Task statement >> Starting from the line containing "Of red flower", write out the rest of the entries exactly, through the final line, including nothing else.

=== Input material ===

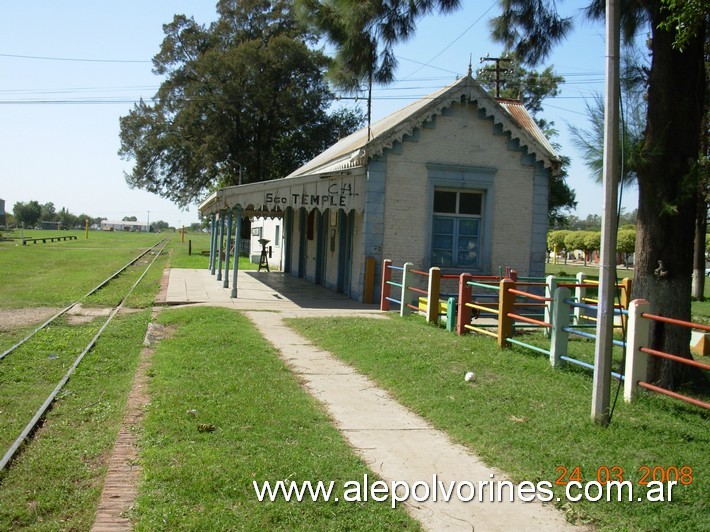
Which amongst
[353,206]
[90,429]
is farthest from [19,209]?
[90,429]

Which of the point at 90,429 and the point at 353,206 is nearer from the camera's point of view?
the point at 90,429

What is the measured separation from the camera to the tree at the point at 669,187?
8.31 metres

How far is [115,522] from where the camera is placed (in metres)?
4.66

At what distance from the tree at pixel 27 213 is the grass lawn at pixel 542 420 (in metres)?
150

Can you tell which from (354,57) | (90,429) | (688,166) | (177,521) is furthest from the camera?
(354,57)

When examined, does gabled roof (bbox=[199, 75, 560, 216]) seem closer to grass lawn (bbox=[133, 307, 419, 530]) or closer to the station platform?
the station platform

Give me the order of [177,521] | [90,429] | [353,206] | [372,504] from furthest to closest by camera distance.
Answer: [353,206] < [90,429] < [372,504] < [177,521]

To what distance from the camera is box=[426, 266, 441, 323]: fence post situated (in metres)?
13.6

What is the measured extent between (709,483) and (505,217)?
14.3m

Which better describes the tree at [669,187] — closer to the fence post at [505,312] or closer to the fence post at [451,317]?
the fence post at [505,312]

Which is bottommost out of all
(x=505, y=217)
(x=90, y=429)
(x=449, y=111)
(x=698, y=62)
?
(x=90, y=429)

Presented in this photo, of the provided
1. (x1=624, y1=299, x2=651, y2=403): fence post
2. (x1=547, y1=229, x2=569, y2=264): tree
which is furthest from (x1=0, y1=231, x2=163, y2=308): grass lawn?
(x1=547, y1=229, x2=569, y2=264): tree

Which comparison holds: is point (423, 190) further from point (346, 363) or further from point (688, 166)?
point (688, 166)
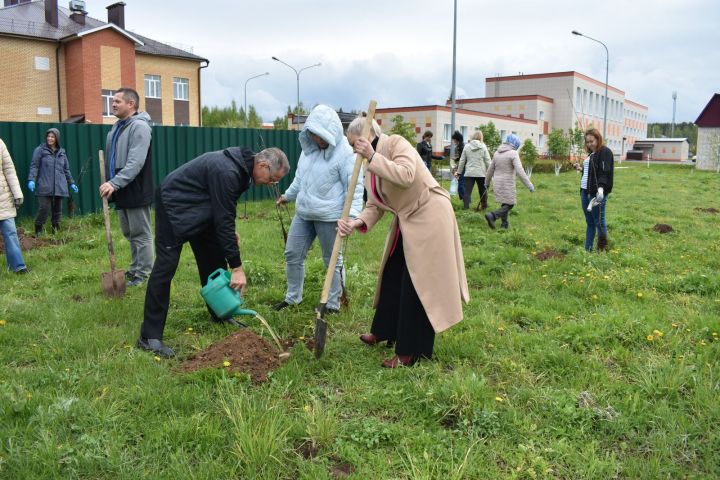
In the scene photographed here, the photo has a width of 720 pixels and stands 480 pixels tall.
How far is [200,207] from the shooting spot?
428cm

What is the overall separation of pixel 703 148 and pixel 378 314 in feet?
145

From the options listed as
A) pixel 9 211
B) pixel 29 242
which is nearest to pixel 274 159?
pixel 9 211

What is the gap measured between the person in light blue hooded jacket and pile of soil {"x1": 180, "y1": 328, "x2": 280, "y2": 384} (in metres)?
1.17

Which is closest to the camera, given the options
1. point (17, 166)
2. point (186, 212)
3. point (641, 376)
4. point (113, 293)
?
point (641, 376)

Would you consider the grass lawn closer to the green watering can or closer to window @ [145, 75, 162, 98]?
the green watering can

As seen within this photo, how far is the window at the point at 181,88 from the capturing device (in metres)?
39.1

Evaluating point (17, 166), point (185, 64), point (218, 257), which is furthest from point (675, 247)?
point (185, 64)

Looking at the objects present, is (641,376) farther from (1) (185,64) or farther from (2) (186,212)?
(1) (185,64)

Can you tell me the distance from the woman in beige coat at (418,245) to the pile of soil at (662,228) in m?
7.20

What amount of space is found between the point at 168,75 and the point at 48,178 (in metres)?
31.6

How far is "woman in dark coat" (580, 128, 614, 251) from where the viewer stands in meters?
7.88

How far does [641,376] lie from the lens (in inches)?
150

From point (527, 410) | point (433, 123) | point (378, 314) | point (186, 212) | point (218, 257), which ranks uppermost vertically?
point (433, 123)

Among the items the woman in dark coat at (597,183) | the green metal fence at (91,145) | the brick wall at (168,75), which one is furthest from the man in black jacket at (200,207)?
the brick wall at (168,75)
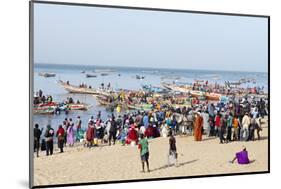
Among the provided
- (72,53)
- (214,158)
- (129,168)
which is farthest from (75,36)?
(214,158)

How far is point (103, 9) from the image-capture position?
5.96m

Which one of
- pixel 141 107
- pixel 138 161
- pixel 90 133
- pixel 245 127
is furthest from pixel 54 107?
Answer: pixel 245 127

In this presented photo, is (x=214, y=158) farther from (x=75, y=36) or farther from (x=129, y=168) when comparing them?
(x=75, y=36)

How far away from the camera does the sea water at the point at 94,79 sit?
5.71m

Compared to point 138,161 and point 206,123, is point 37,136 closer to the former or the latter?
point 138,161

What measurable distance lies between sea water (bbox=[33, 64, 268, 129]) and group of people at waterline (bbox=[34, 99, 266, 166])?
0.25 feet

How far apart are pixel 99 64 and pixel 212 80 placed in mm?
1378

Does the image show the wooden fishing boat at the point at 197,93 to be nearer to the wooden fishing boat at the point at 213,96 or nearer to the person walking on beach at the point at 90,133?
the wooden fishing boat at the point at 213,96

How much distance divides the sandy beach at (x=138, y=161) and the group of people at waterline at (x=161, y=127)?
0.23 feet

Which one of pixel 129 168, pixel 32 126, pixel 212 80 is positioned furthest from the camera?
pixel 212 80

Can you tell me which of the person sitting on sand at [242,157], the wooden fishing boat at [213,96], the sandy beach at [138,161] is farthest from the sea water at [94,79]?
the person sitting on sand at [242,157]

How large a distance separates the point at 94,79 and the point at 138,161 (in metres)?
1.02

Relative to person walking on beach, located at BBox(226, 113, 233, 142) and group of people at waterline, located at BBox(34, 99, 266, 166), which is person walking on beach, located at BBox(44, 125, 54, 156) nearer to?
group of people at waterline, located at BBox(34, 99, 266, 166)

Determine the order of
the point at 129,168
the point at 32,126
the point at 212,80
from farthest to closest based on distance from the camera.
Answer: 1. the point at 212,80
2. the point at 129,168
3. the point at 32,126
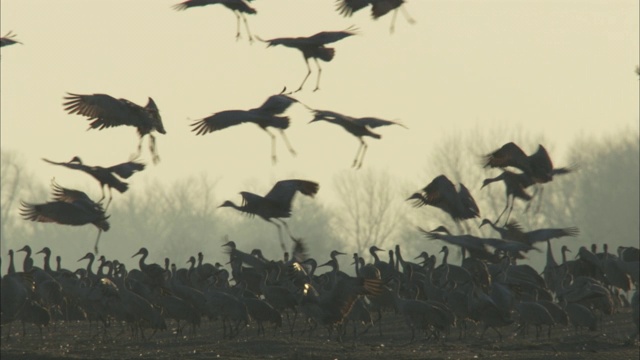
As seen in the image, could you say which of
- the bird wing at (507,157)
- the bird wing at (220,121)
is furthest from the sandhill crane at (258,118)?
the bird wing at (507,157)

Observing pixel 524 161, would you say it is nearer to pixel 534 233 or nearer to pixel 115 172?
pixel 534 233

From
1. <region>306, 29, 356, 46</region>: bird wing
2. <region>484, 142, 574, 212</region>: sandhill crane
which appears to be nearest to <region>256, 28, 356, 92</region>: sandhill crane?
<region>306, 29, 356, 46</region>: bird wing

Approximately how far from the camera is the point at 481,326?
27.2 meters

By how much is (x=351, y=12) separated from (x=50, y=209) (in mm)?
5161

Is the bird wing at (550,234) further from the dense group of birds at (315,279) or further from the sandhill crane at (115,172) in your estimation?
the sandhill crane at (115,172)

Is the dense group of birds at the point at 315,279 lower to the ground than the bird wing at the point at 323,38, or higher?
lower

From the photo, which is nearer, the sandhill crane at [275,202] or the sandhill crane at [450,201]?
the sandhill crane at [275,202]

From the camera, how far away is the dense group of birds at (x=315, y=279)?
60.9 feet

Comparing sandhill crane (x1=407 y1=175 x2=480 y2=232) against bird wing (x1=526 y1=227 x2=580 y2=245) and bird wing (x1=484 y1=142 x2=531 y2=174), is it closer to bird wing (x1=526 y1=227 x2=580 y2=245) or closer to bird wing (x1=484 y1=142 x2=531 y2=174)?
bird wing (x1=484 y1=142 x2=531 y2=174)

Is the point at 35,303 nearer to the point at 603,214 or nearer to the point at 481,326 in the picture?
the point at 481,326

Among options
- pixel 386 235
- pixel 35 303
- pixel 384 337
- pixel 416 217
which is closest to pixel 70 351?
pixel 35 303

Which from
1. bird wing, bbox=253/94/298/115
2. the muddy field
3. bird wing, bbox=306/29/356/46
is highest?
bird wing, bbox=306/29/356/46

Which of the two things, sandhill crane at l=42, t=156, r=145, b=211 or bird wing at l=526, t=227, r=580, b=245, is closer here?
sandhill crane at l=42, t=156, r=145, b=211

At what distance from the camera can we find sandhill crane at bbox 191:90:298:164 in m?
17.7
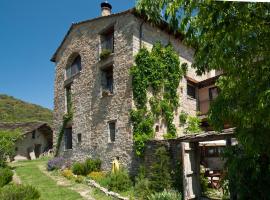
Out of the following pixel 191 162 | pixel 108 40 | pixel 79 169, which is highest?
pixel 108 40

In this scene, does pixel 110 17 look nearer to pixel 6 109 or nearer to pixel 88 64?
pixel 88 64

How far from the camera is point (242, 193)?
866cm

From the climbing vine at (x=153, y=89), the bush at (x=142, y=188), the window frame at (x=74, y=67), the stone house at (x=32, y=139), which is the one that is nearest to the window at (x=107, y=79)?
the climbing vine at (x=153, y=89)

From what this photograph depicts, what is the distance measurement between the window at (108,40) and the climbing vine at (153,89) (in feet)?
9.38

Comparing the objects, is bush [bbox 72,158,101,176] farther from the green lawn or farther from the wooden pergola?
the wooden pergola

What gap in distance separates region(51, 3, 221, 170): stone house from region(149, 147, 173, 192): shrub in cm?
268

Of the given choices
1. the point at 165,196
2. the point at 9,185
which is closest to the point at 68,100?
the point at 9,185

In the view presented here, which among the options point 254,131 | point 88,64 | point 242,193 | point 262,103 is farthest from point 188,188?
point 88,64

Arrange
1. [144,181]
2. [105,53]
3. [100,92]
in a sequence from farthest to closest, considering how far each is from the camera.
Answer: [100,92]
[105,53]
[144,181]

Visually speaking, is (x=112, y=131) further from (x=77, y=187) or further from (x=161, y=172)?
(x=161, y=172)

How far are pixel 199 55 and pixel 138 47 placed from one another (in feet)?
40.2

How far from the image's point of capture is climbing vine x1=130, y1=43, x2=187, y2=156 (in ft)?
52.8

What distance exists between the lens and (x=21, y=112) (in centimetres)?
6619

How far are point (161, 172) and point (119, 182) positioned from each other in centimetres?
247
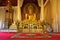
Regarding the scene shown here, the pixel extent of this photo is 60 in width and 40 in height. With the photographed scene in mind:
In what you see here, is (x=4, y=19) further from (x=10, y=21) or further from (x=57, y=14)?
(x=57, y=14)

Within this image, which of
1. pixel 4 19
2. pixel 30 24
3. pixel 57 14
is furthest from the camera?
pixel 4 19

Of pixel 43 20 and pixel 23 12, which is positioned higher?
pixel 23 12

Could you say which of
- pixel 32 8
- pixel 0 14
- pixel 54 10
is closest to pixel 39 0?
pixel 32 8

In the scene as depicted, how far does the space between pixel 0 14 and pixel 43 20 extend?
3.99 m

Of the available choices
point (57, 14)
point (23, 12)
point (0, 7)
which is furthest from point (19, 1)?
point (57, 14)

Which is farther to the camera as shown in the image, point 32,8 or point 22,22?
point 32,8

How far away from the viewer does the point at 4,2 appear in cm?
1327

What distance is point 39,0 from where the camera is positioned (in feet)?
41.1

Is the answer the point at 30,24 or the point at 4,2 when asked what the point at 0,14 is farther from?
the point at 30,24

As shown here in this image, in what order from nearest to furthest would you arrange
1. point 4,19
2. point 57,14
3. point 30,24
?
point 57,14 < point 30,24 < point 4,19

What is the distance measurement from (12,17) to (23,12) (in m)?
1.12

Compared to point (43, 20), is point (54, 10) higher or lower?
higher

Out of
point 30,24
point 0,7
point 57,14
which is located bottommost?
point 30,24

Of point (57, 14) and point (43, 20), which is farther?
point (43, 20)
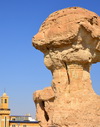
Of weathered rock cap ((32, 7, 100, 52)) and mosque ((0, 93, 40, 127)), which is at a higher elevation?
mosque ((0, 93, 40, 127))

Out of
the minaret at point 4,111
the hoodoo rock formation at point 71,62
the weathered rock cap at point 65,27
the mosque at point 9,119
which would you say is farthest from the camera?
the minaret at point 4,111

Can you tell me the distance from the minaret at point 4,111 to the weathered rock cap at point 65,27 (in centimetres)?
3110

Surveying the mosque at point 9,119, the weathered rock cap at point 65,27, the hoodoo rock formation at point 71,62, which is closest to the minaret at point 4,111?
the mosque at point 9,119

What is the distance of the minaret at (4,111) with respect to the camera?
4069 centimetres

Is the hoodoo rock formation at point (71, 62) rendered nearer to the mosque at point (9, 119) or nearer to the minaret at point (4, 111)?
the mosque at point (9, 119)

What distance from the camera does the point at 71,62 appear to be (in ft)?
33.0

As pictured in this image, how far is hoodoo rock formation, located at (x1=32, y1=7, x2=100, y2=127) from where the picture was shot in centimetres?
959

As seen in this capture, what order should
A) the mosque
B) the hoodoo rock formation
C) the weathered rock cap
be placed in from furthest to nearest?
the mosque
the weathered rock cap
the hoodoo rock formation

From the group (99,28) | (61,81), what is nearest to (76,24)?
(99,28)

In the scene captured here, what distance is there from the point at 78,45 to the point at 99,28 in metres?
1.01

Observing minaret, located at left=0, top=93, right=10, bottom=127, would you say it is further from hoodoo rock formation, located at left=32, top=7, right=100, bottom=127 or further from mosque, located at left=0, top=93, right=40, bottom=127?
hoodoo rock formation, located at left=32, top=7, right=100, bottom=127

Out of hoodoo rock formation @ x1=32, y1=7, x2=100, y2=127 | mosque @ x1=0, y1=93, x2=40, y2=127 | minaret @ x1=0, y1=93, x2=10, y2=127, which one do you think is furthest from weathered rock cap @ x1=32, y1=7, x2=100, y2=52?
minaret @ x1=0, y1=93, x2=10, y2=127

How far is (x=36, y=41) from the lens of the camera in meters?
10.6

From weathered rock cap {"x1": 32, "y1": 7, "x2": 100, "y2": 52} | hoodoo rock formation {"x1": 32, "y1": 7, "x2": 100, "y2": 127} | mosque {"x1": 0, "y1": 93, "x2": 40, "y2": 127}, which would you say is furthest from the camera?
mosque {"x1": 0, "y1": 93, "x2": 40, "y2": 127}
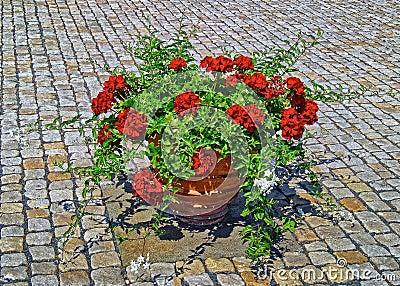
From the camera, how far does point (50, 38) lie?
8.83 metres

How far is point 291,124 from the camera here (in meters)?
4.31

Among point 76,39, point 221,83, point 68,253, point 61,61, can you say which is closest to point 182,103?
point 221,83

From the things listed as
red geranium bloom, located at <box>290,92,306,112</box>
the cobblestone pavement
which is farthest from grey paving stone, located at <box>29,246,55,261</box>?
red geranium bloom, located at <box>290,92,306,112</box>

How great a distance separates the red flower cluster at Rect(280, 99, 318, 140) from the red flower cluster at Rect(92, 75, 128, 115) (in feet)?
4.08

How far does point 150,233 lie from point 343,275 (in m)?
1.44

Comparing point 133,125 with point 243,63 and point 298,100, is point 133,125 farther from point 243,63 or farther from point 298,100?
point 298,100

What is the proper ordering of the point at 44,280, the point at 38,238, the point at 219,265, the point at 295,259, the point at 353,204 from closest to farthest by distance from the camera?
the point at 44,280 → the point at 219,265 → the point at 295,259 → the point at 38,238 → the point at 353,204

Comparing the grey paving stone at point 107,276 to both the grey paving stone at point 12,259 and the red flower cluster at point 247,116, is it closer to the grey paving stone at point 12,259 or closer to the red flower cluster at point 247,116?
the grey paving stone at point 12,259

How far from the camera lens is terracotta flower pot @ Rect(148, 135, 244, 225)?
435 cm

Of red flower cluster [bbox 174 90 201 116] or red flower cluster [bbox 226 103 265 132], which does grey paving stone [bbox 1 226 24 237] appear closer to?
red flower cluster [bbox 174 90 201 116]

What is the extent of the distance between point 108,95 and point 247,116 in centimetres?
109

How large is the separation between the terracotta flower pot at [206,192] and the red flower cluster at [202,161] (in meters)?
0.07

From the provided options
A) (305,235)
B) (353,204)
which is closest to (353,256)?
(305,235)

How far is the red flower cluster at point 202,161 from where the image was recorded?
4.20 m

===

Solution >>
Of red flower cluster [bbox 174 90 201 116] or red flower cluster [bbox 226 103 265 132], which does grey paving stone [bbox 1 226 24 237] appear closer to?
red flower cluster [bbox 174 90 201 116]

What is the extent of the distance between point 108,95 and point 247,116 in centimetres?
109

How large is the separation between the terracotta flower pot at [206,192] and the red flower cluster at [202,161] (in meters)?
0.07

From the provided options
A) (305,235)
B) (353,204)
which is closest to (353,256)?
(305,235)

How far is the red flower cluster at point 202,161 from where the image was recorded?
4.20 m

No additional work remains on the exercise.